→ **INSTRUCTIONS TO FOLLOW**:
Exactly the lines from the one containing "Ночное ДТП в" through the end of the records must be reproduced; leave out all pictures.

[Records from a data collection]
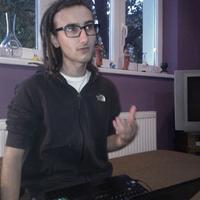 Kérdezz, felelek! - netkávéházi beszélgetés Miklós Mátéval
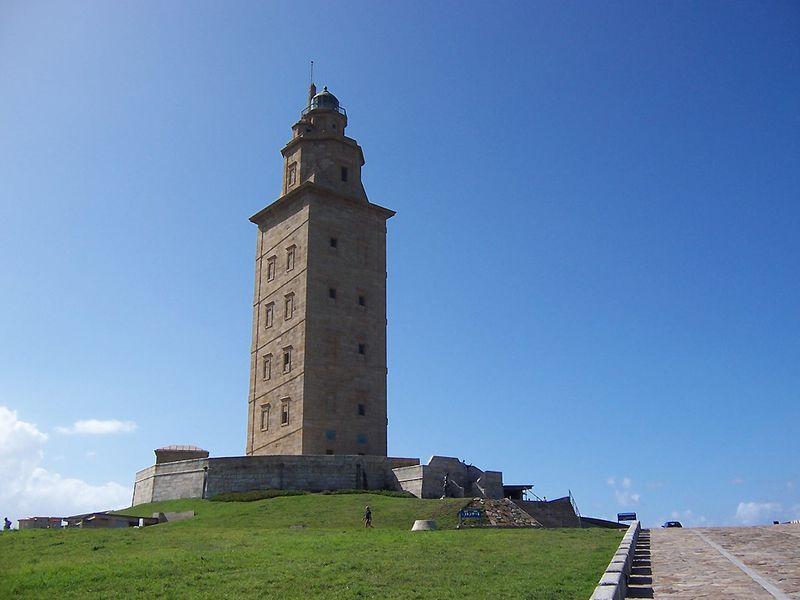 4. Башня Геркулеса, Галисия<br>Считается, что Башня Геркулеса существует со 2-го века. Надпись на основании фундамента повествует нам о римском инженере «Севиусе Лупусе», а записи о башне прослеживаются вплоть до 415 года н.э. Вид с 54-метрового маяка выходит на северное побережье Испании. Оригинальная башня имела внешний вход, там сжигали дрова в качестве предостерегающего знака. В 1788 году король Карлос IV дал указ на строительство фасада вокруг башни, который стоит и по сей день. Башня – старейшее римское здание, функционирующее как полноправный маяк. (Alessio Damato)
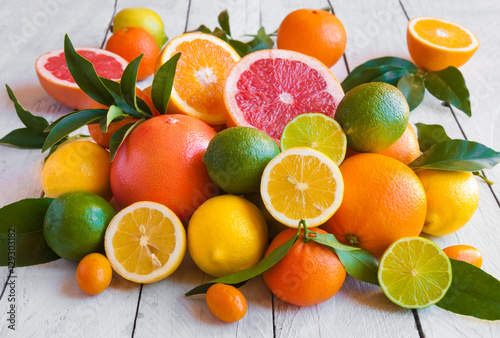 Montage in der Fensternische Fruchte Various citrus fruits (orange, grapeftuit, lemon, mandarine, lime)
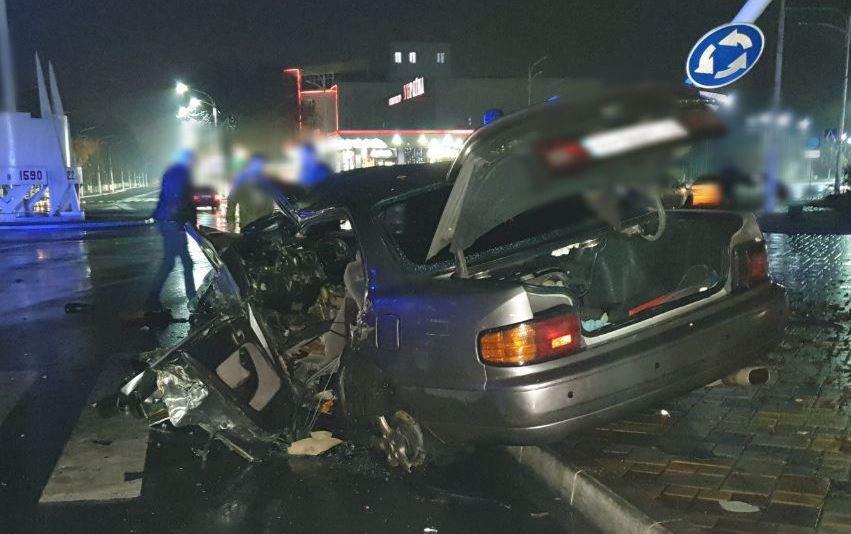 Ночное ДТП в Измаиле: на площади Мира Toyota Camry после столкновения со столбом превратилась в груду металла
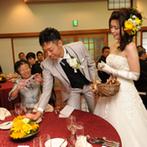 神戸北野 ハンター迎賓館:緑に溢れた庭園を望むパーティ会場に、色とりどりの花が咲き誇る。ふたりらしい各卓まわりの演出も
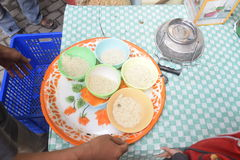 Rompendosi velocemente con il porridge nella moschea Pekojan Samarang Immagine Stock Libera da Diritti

→ **THE ANSWER**:
 Ночное ДТП в Измаиле: на площади Мира Toyota Camry после столкновения со столбом превратилась в груду металла
 神戸北野 ハンター迎賓館:緑に溢れた庭園を望むパーティ会場に、色とりどりの花が咲き誇る。ふたりらしい各卓まわりの演出も
 Rompendosi velocemente con il porridge nella moschea Pekojan Samarang Immagine Stock Libera da Diritti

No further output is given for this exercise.